Note the essence of what these say is wrong because the assumption (major premise) they used to begin their arguments is wrong—and not because it does not make sense. In fact, it makes perfect sense to the naive. A job of Critical Thinking is to find the assumption lurking behind the (quite valid) conclusion. Thus their major premises about what God says or does or thinks do not stand the test of Truth because they have no way of knowing that. Question El Dorado's expression: "Better to Travel Hopefully Than To Arrive," by asking: "How do you know that?" Are these not merely opinions of European philosophers and religious leaders?

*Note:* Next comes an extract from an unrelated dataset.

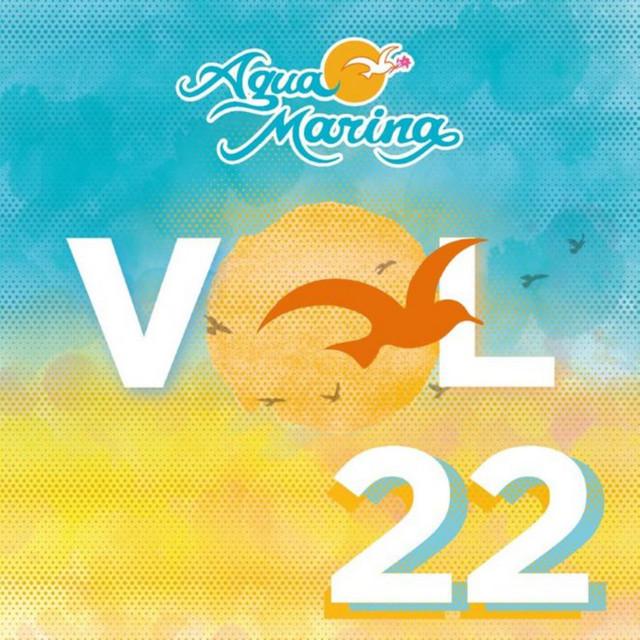 Vol. 22 - Cómo Haré para Olvidarte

In Subdivision (3) Non-Religious Hope deals with the future in the sense of a vision of possibility that might be realized in the Material world--a sense giving rise to the popular definition: "Hope is eagerly looking ahead with confident expectation" and though hard to attain it is not impossible to attain. What is expected here is to get something or to not get something--and either can be of a good or evil ("I hope my ex-husband/wife dies") nature. Often what drives this is the sorrow of the present. In Subdivision (4) Informal Hope has a wavering uncertainty; is more on the order of a wish; has an emotional and hedonic (pleasurable) element; and is characterized by an idea of a favorable outcome of future events--"I hope it happens." Ones only cost by hoping is the risk of the possibility of disappointment. Even then, its effects are lessened by "Hope for the best but prepare for the worse"--i.e. continue to prepare for the "what ifs" of reality in case what is hoped for does not arrive. In short, Viable Material Realm Hope is a mental sentiment inside a present material unreality and possessing the desire for a specific good or evil potential possibility to evolve into its actualization.